WHAT IS BEING ASKED: Convert the items in the part that opens with the line containing "What is the distance between [114,245]" and runs through the end of the items into a two-column CSV with the headers item_text and answer. Give one row per item, with its text and its answer each in a single quoted field and any line breaks replaced by spaces.

MATERIAL FOR THIS TASK:

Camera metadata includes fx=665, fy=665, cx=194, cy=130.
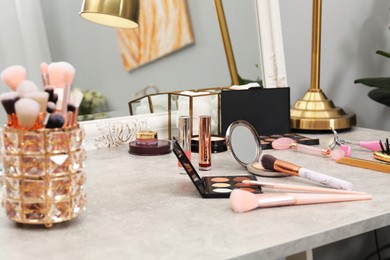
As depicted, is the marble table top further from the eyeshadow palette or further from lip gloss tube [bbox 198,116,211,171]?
the eyeshadow palette

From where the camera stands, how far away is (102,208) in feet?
3.23

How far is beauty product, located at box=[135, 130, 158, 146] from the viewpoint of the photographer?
1369mm

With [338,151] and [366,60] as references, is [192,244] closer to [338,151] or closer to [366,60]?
[338,151]

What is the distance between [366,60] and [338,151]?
67cm

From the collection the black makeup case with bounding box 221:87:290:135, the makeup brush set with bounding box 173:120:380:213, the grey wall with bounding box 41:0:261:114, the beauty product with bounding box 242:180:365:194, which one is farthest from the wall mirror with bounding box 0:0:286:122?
the beauty product with bounding box 242:180:365:194

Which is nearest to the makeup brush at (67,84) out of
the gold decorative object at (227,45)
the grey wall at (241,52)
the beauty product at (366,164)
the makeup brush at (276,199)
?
the makeup brush at (276,199)

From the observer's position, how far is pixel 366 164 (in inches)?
48.9

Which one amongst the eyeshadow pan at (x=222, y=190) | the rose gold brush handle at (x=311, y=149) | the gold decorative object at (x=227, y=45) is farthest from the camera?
the gold decorative object at (x=227, y=45)

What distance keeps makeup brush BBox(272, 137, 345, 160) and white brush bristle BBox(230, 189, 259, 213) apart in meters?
0.39

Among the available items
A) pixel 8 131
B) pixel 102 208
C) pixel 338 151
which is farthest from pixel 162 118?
→ pixel 8 131

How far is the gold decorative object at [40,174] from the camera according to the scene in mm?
855

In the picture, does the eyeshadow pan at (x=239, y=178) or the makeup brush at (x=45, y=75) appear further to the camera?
the eyeshadow pan at (x=239, y=178)

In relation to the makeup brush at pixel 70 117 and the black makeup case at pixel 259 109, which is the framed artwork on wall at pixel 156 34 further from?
the makeup brush at pixel 70 117

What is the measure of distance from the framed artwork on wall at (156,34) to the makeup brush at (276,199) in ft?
1.88
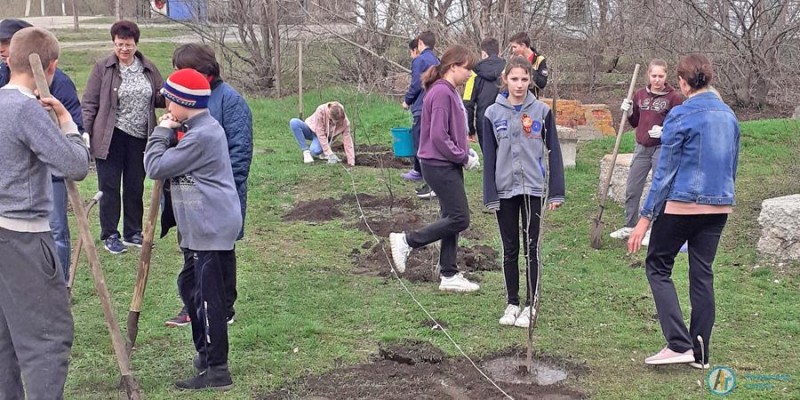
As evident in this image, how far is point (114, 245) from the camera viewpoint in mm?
7543

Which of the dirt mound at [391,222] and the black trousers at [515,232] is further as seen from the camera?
the dirt mound at [391,222]

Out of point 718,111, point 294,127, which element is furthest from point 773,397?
point 294,127

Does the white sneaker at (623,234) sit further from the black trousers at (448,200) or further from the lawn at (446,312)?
the black trousers at (448,200)

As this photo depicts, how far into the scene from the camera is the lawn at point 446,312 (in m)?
4.96

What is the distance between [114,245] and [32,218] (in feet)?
12.8

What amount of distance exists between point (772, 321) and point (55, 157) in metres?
4.51

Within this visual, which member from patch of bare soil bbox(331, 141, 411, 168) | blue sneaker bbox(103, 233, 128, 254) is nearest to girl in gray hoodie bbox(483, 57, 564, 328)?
blue sneaker bbox(103, 233, 128, 254)

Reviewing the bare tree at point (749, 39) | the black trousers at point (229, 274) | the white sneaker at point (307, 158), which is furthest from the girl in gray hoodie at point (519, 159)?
the bare tree at point (749, 39)

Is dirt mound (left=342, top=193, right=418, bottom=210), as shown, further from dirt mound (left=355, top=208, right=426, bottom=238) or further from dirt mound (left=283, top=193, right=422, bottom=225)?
dirt mound (left=355, top=208, right=426, bottom=238)

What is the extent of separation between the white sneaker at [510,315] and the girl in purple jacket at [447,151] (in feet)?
2.41

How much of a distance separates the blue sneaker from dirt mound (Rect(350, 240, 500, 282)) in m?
1.95

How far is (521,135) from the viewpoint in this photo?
5594mm

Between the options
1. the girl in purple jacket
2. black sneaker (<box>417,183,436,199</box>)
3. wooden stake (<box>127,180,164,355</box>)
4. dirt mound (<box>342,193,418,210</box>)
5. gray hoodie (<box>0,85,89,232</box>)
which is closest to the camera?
gray hoodie (<box>0,85,89,232</box>)

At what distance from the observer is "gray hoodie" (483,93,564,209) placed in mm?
5559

TASK RESULT:
item_text,answer
"What is the distance between [114,245] and [32,218] (in feet)?","12.8"
"What amount of distance exists between point (772, 321) and point (55, 157) in metres?","4.51"
"Within this visual, which member from patch of bare soil bbox(331, 141, 411, 168) | blue sneaker bbox(103, 233, 128, 254) is nearest to girl in gray hoodie bbox(483, 57, 564, 328)?","blue sneaker bbox(103, 233, 128, 254)"
"Reviewing the bare tree at point (749, 39) | the black trousers at point (229, 274) | the white sneaker at point (307, 158), which is furthest from the girl in gray hoodie at point (519, 159)?","the bare tree at point (749, 39)"
"Is dirt mound (left=342, top=193, right=418, bottom=210), as shown, further from dirt mound (left=355, top=208, right=426, bottom=238) or further from dirt mound (left=283, top=193, right=422, bottom=225)?","dirt mound (left=355, top=208, right=426, bottom=238)"
"What is the extent of separation between the white sneaker at [510,315] and the girl in purple jacket at [447,151] (in feet)?","2.41"
"How much of a distance separates the blue sneaker from dirt mound (Rect(350, 240, 500, 282)) in m?","1.95"
"How far is (521,135) from the viewpoint in this photo?","5594mm"
"Between the options 1. the girl in purple jacket 2. black sneaker (<box>417,183,436,199</box>) 3. wooden stake (<box>127,180,164,355</box>) 4. dirt mound (<box>342,193,418,210</box>) 5. gray hoodie (<box>0,85,89,232</box>) which is closest to the camera?","gray hoodie (<box>0,85,89,232</box>)"
"At what distance from the observer is ""gray hoodie"" (483,93,564,209) placed in mm?","5559"